An independent coordination committee is working together with the NUG’s humanitarian affairs and disaster management ministry to channel assistance to displaced people through civil society and community-based organizations. Coordination committee member Ma Mai Mai, an ethnic Chin representative, said relief supplies provided via the junta did not reach civilians.

“Many people say that they don’t want to receive relief supplies through the regime which they consider unethical. We would like to suggest providing assistance that they can take with dignity, and finding ways that can effectively reach people. We have local organizations across the country that are helping people,” she told The Irrawaddy.

Over 550,000 people have been displaced nationwide by fighting since last year’s coup, with Kayah and Chin states and Sagaing and Magwe regions hit the hardest, according to the NUG.

The NUG said it has only been able to deliver assistance to two-thirds of the affected people. It provided some 1.6 billion kyats, or 62 percent of the cash donations it has received, to Kayah, Karen and Chin states and Sagaing and Magwe regions.

In its efforts to crush the resistance movement, the regime has been targeting villages and using arson attacks as a weapon to demoralize civilians.

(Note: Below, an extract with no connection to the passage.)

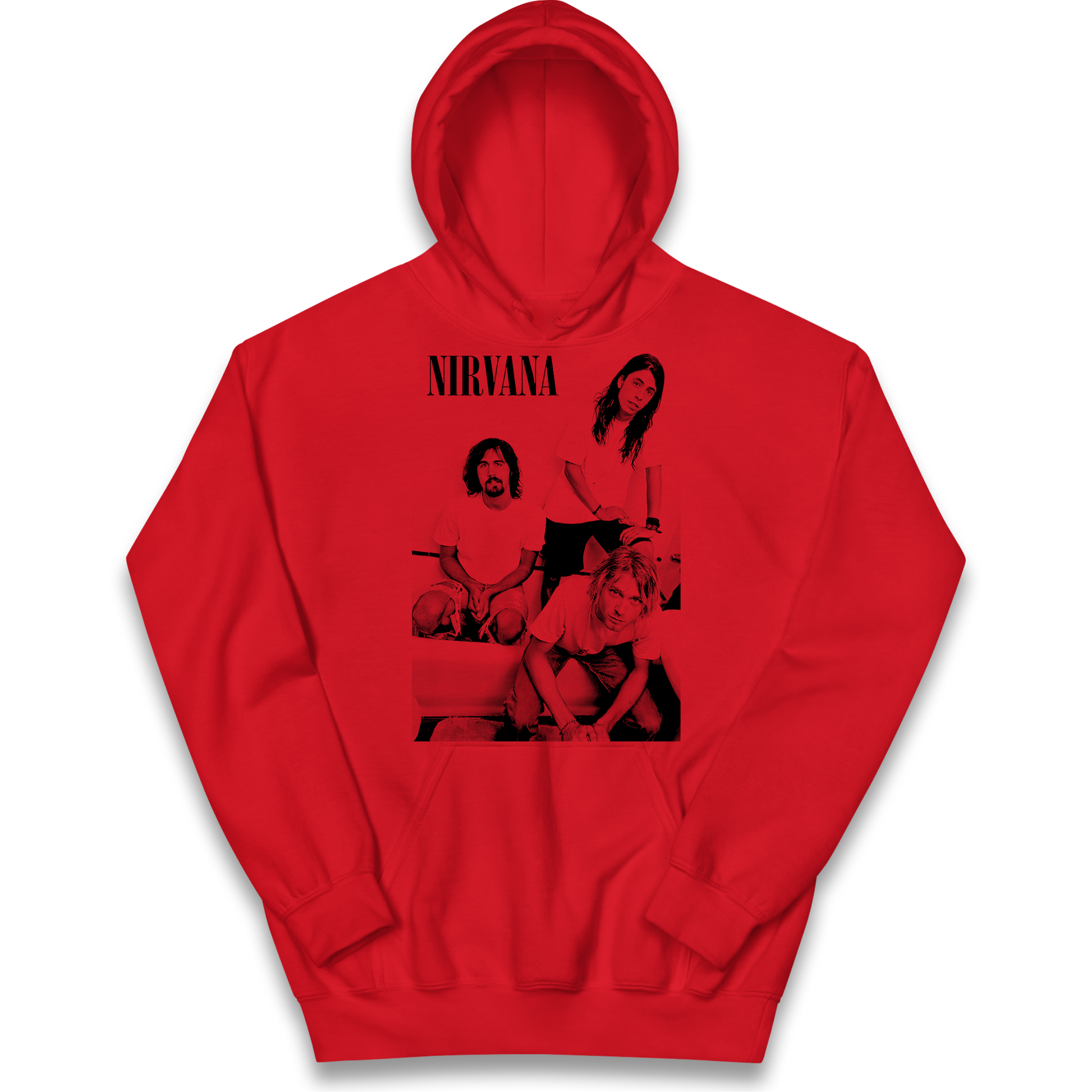 Nirvana Band Kids Hoodie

By the end of March, over 7,700 houses had been destroyed by regime troops and pro-junta armed groups such as the Pyu Saw Htee militias, according to Data for Myanmar, an independent research organization documenting the regime’s atrocities.

Hundreds of thousands of people have been forced from their homes by junta raids. In Chin State alone, nearly 70,000 people have been displaced by fighting.

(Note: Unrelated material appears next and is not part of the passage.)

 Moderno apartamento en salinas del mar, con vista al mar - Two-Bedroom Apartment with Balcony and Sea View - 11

“That figure only represents the people who have remained in Chin State after being displaced. The actual figures are higher considering the people who have fled outside Chin State. If we can’t handle the internally displaced person (IDP) problem, the problem could become a regional one affecting neighboring countries and ASEAN,” said Ma Mai Mai.

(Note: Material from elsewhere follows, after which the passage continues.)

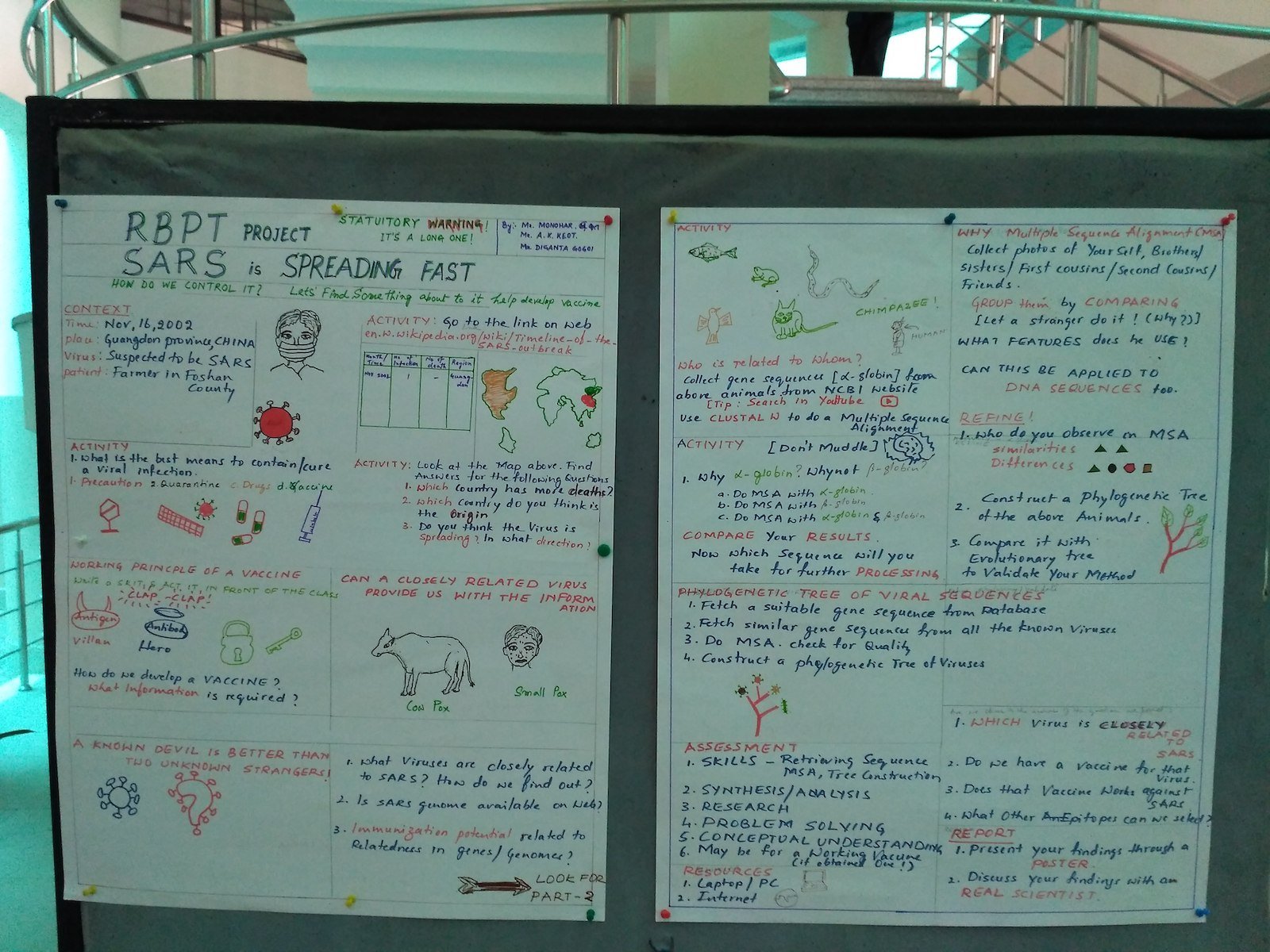Teaching Bioinformatics Using RBPT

Thousands of people from Kayah State and Karen State in southeast Myanmar have fled to neighboring Thailand. In western Myanmar’s Chin State, many people have fled to India.

A report released in March by the Karen Human Rights Group reported multiple cases of forced labor and the use of civilians as human shields, as well as torture and beatings and the looting of people’s possessions including food and livestock.

Scores of civilians have been killed or injured by artillery and air strikes, with women and children especially vulnerable, said the report.

Many displaced people have to stay in temporary shelters along the Moei River, which separates Thailand and Myanmar, and are facing food shortages with little humanitarian assistance from the international community, added the report.

In Kayah State, over 1,000 houses have been destroyed by artillery strikes and arson in Loikaw, Demoso and Hpruso townships, and half of the state’s population has been displaced by the fighting, said Ko Banyar, a representative of the Karenni State Consultative Council.

“We have been expecting international assistance. Two-thirds of the population of our state has been forced into the forest. They have lost their livelihoods and have no income now,” he added.

The NUG lacks the cash to help the IDPs, many of whom have lost their homes. It has only been able to help them with funds donated by Myanmar nationals at home and abroad.

Dr. Win Myat Aye said: “We were empty-handed when we initiated relief efforts. We need funds. We have to rely on the people. The people only have each other.”

As many as 14 million people could be going hungry due to growing poverty amid the post-coup political turmoil, said the UN.

Of Myanmar’s 54 million population, 25 million people are facing poverty in 2022 and 14.4 million people are in need of humanitarian assistance. The UN is targeting helping six million of those people.